= Liu Rong =

Crown Prince of Han dynasty (died 148 BC)

Liu Rong (劉榮) (died c.April 148 BC), posthumously known as Prince Min of Linjiang (臨江閔王), was the eldest son of Emperor Jing of the Han dynasty. His mother was Lady Li (栗姬). He was made crown prince of the empire on 16 May 153 BC, but demoted less than three years later to Prince of Linjiang, on 17 January 150 BCE. He had the dubious honor of becoming the first deposed crown prince in Chinese imperial history.

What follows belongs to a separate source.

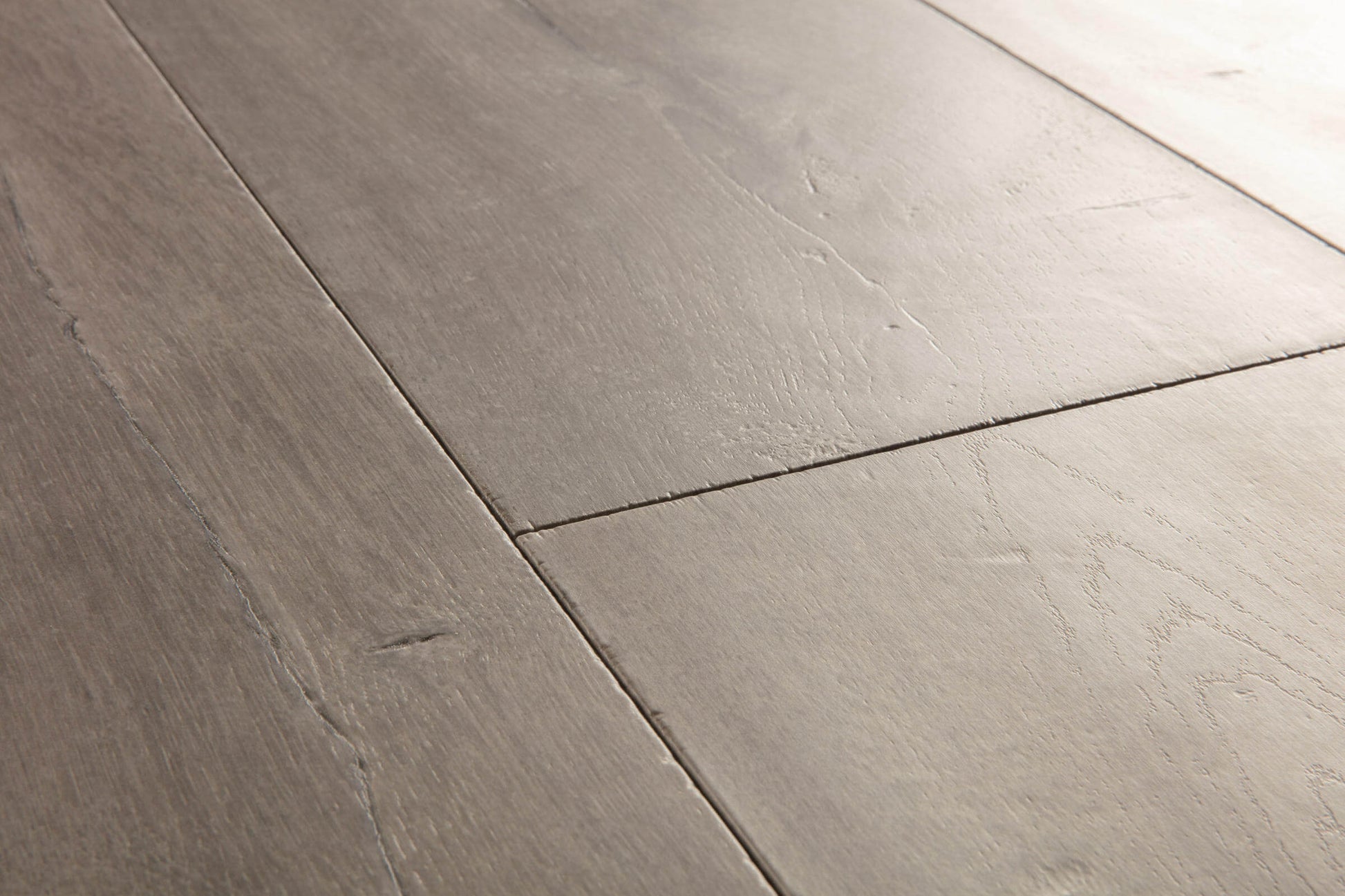Close-up of gray wooden flooring with a focus on texture and pattern.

It was recorded that the reason for his demotion was the ill-will between his mother and Princess Liu Piao, Emperor Jing's older sister. Liu Piao had attempted to matchmake her daughter Chen Jiao with Liu Rong, but was rebuffed by Lady Li; Lady Li herself was displeased with the princess for her frequently recommending beautiful women to Emperor Jing. Incensed, Liu Piao then turned her attention towards Wang Zhi (then a concubine with the rank of meiren); eventually, Chen Jiao was married to Wang Zhi's son Liu Che, the later Emperor Wu of Han. Liu Piao then began frequently defaming Lady Li in front of Emperor Jing, while promoting Wang Zhi at the same time. Emperor Jing himself grew displeased with Lady Li after a particular incident: while being seriously ill, Emperor Jing had asked Lady Li to look after the other concubines and their sons after his death. Lady Li not only refused to do so, but was also immensely rude to Emperor Jing in the process. After his recovery, Emperor Jing began to reconsider the positions of Lady Li and Liu Rong. Knowing the precarious situation Lady Li was in, Wang Zhi then encouraged an official to formally propose to Emperor Jing that since Liu Rong was now crown prince, Lady Li should be made empress. This move infuriated Emperor Jing, who had the official put to death, and demoted Liu Rong to Prince of Linjiang.

He was imprisoned in 148 BC for trespassing on the grounds of the temple of Emperor Wen (his grandfather) while building walls for his own palace. He was ultimately forced to commit suicide by the official Zhi Du (郅都). His grandmother, the Dowager Empress Dou, later had Zhi Du executed for a minor offense.